##### Imports the required libraries

In [1]:
""" Imports the required libraries """

# import tensorflow as tf
import keras
from keras.models import Sequential
from keras.optimizers import Adam
from keras.layers import Dense,  Activation, Conv2D, MaxPool2D, MaxPooling2D
from keras.layers import Flatten, Dropout, BatchNormalization, Reshape
from keras.utils.vis_utils import plot_model

import os
import numpy as np
import pandas as pd
import scipy.stats as stats
import matplotlib.pyplot as plt
from sklearn import preprocessing
from sklearn.model_selection import train_test_split, cross_val_score, KFold
from sklearn.preprocessing import StandardScaler, LabelEncoder
from mlxtend.plotting import plot_confusion_matrix
from sklearn.metrics import confusion_matrix, classification_report
from sklearn.metrics import accuracy_score, precision_score, recall_score, f1_score

Using TensorFlow backend.


##### Stores the path of the sensor files in the corresponding list

In [2]:
""" Stores the path of the sensor files in the corresponding list """

▶ **RECORDED INFORMATION**:
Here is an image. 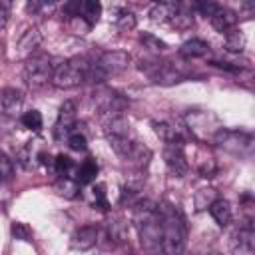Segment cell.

▶ **THE PROBLEM**:
Please continue the Keras sensor-data notebook at the top of the page, picking up right after its last line.

▶ **RESULT**:
base_path = "./data/raw_data/"
phone_accel_file_paths = []
phone_gyro_file_paths = []
watch_accel_file_paths = []
watch_gyro_file_paths = []

for directories, subdirectories, files in os.walk(base_path):
    for filename in files:
        if "phone" in filename and "accel" in filename:
            phone_accel_file_paths.append(f"{base_path}phone/accel/{filename}")
        elif "phone" in filename and "gyro" in filename:
            phone_gyro_file_paths.append(f"{base_path}phone/gyro/{filename}")
        elif "watch" in filename and "accel" in filename:
            watch_accel_file_paths.append(f"{base_path}watch/accel/{filename}")
        elif "watch" in filename and "gyro" in filename:
            watch_gyro_file_paths.append(f"{base_path}watch/gyro/{filename}")

##### Stores the actual name of each activity in the dictionary

In [3]:
""" Stores the actual name of each activity in the dictionary """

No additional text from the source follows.